In a traditional application a similar infinite loop will eventually crash the application with an outOfMemory error or similar as the resources are limited by the physical hardware available. But as AWS is elastic, lambda will automatically scale, and so is any other services it will write to, — in the above example S3- And the result is, potentially getting a bill shock at the end of the month.

So in order to avoid such situations, you should ideally make sure that service that invokes a Lambda is different to the service that the function outputs to. If you really want to do this, you should at least

Use a positive trigger — for an example using metadata to trigger the lambda only on the first S3 Put Object

Use reserved concurrency for lambda so it wont scale out of hand

Use Alarms (CloudWatch) so you know when it happens and even automate circuit breakers

Lambda calling Lambda

In this example function A calls function B which intern calls function C. If this was a traditional server based application, this synchorouns flow may be the only available option of implementation.

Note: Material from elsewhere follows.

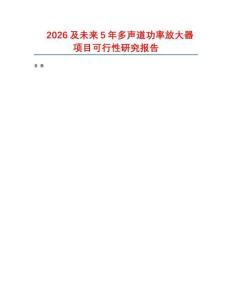 2026及未來5年多聲道功率放大器項目可行性研究報告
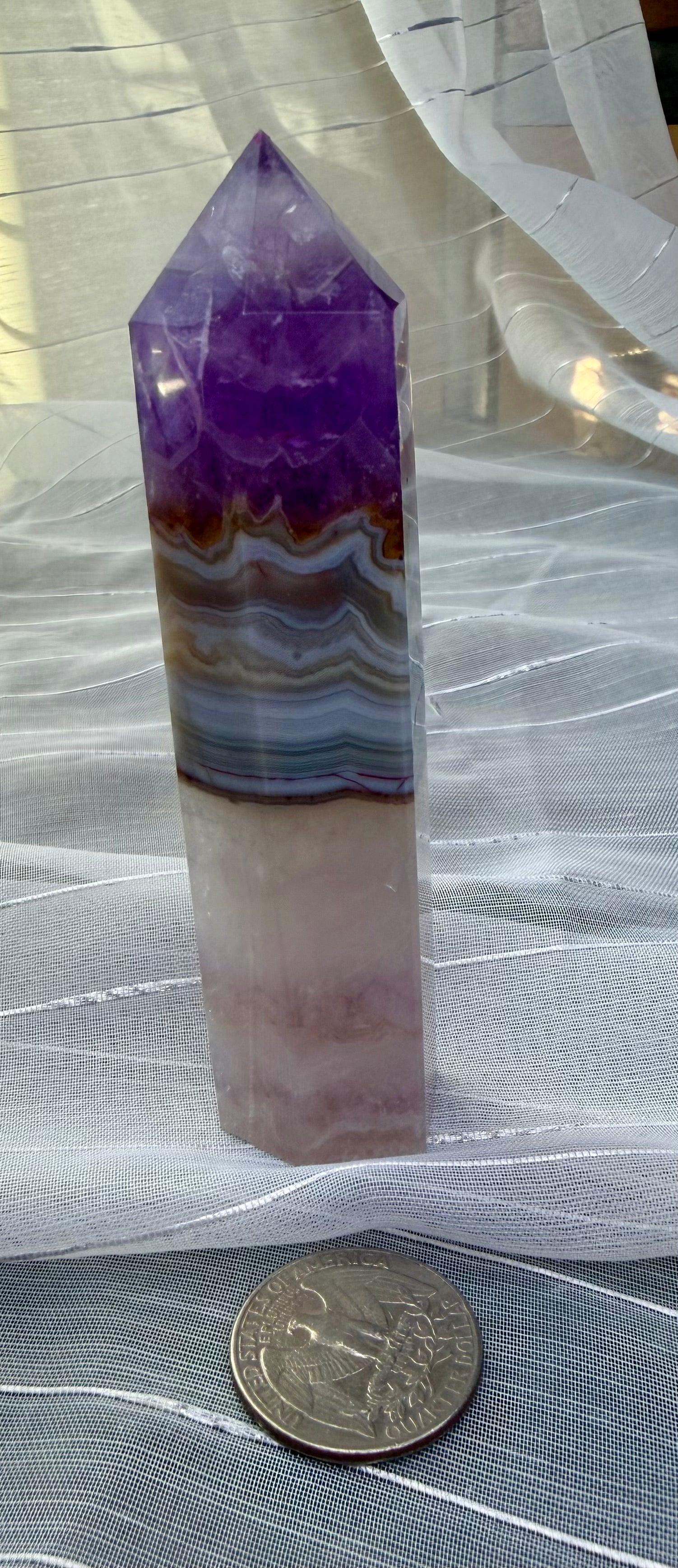 Amethyst Banded Agate Crystal Tower 3.25" - Polished Stone Point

However when it comes to serverless implementation it introduces some avoidable problems, such as

Cost — as your outer most function is now running for the entire duration of the workflow, and with serverless you are paying for the duration of the function being invocated.

Complex error handling — if the inner most function throws an error, outer functions may require to process special error handling logic, thereby making the implementation of those functions more complex

Tight coupling- The contract of a downstream function can not be changed without affecting the outer functions,

Availability & Scaling — the availability of the entire workflow is limited by the slowest function, and this limits your ability to scale given the concurrency of all functions having to be equal.

In a traditional server based application these limitations may be unavoidable, but in the distributed serverless world you can easily overcome these by decoupling the functions via queues, SNS topics or even event bridge.

Synchronous Waiting

In the above example a lambda function is writing to an S3 Bucket and also to a DynamoDB table. If you implement this sequentially, the wait time for the lambda is compounded.

So if the tasks are independent you can run them parallel, this way your wait time is reduced to the time taken by the longest task only.

If you can’t run them in parallel, then you can use an event driven pattern as shown in the below diagram, where your execution flow is driven by the events and lambdas become single responsibility.

Conclusion

As discussed in the above, although lambda is a very powerful technology which can help you achieve faster, cheaper, and more reliable cloud development, using lambdas without proper considerations into various limitations may result in exactly the opposite. Simply put Lambda is NOT a silver bullet, you can’t use it to magically modernize your legacy code. You need to re architect your workflows to make it cloud native, and ideally event driven.